-- Document text start --

The vital point to remember in all of this, Lloyd-Jones says, is that we are dealing with a Person. And as such, we have to realize that we are engaging in a relationship, not pulling levers and ropes in some mechanism. The fallacy behind that wrong approach is to forget that we are dealing with personal relationships and that in the realm of personal relationships mechanical methods not only do not count, but they can even be the greatest possible hindrance… We have to start by realizing that this is something which is entirely in God’s hands, that He dispenses his blessings as He wills, and when and where, and in His own way.
THE RESULTS OF CHRIST’S INDWELLING
The apostle Paul goes further than just describing the means of experiencing Christ dwelling in the heart. He also depicts the results. He wants the Ephesian Christians to experience Christ dwelling in their hearts in order that they, “being rooted and grounded in love, may have strength to comprehend with all the saints what is the breadth and length and height and depth, and to know the love of Christ that surpasses knowledge,” and that consequently they may be “filled with all the fullness of God” (Ephesians 3: 18, 19). In these words, he points to two closely related outcomes.
Knowing the Love of Christ
The active personal presence of Christ in our hearts, Paul says, is the basis of discovering even greater measures of his love. When he dwells in us and makes himself known to us this will inevitably result in our hearts being filled with love. To use the apostle’s words, we will be “rooted and grounded in love.” Our lives will be firmly resting on and deeply rooted in the soil of God’s love – a love that expresses itself in us as love toward God and toward others. “The Christian’s life and activity must be built on love,” says Lloyd-Jones, “for love is an essential and inevitable part of the life of all in whose hearts Christ has taken up his abode.” But this being “rooted and grounded in love” is just the prelude to greater discoveries and of Christ’s love. As we live in love and continue to centre our lives on Christ, he will continue to reveal himself to us. And because he is love, any manifestation he makes of himself will always be a manifestation of love. In this way, we will come to comprehend more of the vastness of his love, and more than that, actually come to experience it in our daily lives. We will “know” his love experientially.

-- Document text end --
-- Recorded data start --

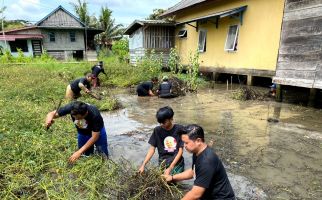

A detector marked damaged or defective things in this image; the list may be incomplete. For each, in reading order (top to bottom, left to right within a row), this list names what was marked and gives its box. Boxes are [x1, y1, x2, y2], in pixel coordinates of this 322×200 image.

rusty metal roof [123, 19, 175, 35]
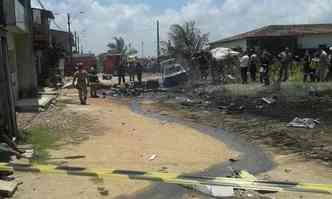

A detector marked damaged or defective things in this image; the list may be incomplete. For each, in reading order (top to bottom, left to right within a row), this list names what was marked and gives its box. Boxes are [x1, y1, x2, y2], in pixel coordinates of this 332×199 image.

damaged building [210, 23, 332, 53]
destroyed vehicle [161, 58, 188, 87]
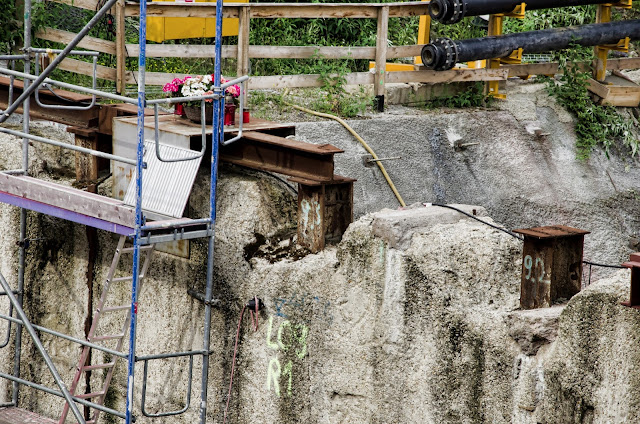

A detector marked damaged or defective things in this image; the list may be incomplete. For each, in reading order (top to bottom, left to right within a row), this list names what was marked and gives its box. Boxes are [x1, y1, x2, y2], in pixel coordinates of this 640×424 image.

rusty steel beam [220, 130, 342, 181]
rusty steel beam [512, 225, 592, 308]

-- Recorded data end --

Required work:
A - From the passage on Christ's indwelling, list the four dimensions named in the quotation from Ephesians 3.
B - Write the next part of the passage on Christ's indwelling, picking up after its final sentence.

Expected results:
A - breadth, length, height, depth

B -
An illustration might help:
On one occasion, I found myself needing help with a research and writing project. Early in the morning as I was reading and meditating on the Scriptures, I became aware that I should bring this need to the Lord Jesus and leave it to him to show me how I should proceed. As I did so and continued to reflect upon the challenge that lay before me, I began to see a totally different angle on the subject I was studying. Within the space of minutes, it was perfectly clear to me what I needed to do next. Familiar ideas suddenly took on a new significance and glowed with a beauty that assured me that the Lord had indeed heard my prayer.
But what was more, this act of resting in Christ had not only resolved a difficulty but given me a fresh experience of the love of Christ. I had “comprehended” more of its breadth and length, and “known” it in an experiential sense. This is the blessing Paul promises will flow from Christ dwelling in our hearts through faith.
Being Filled with the Fullness of God
When that happens – when we experience the love of Christ as he manifests himself within us – we are in fact being “filled with all the fullness of God” (Ephesians 3:19). How are we to understand this majestic phrase? Lloyd-Jones likens it to a fragrance that can’t be defined or dissected into parts. You don’t do that with a fragrance, he says, you simply experience it. And to a degree that is all that we can do with this great expression, “filled with all the fullness of God.” It defies simple definition. But there are several things we can say about it, however. It is unquestionably the highest attainment possible in Christian life; it is something all Christians can experience, and it is something that we can know in the present. Furthermore, Lloyd-Jones points out, this experience of being “filled with (or unto) all the fullness of God” is not something essentially mystical. Our identity is not dissolved and merged into the eternal. We remain who we are, and so too does God.
It is better to think of this idea in terms of the nature of Christ, and of our union with him. According to Paul, the “fullness of the Godhead” is something that dwells in the Lord Jesus (Colossians 2:9). That means that when he dwells within us, and particularly when he manifests himself to us, we are experiencing something of the “fullness of God.” Indeed, as the Lord Jesus fills and controls us, we can be said to be “filled with all the fullness of God.”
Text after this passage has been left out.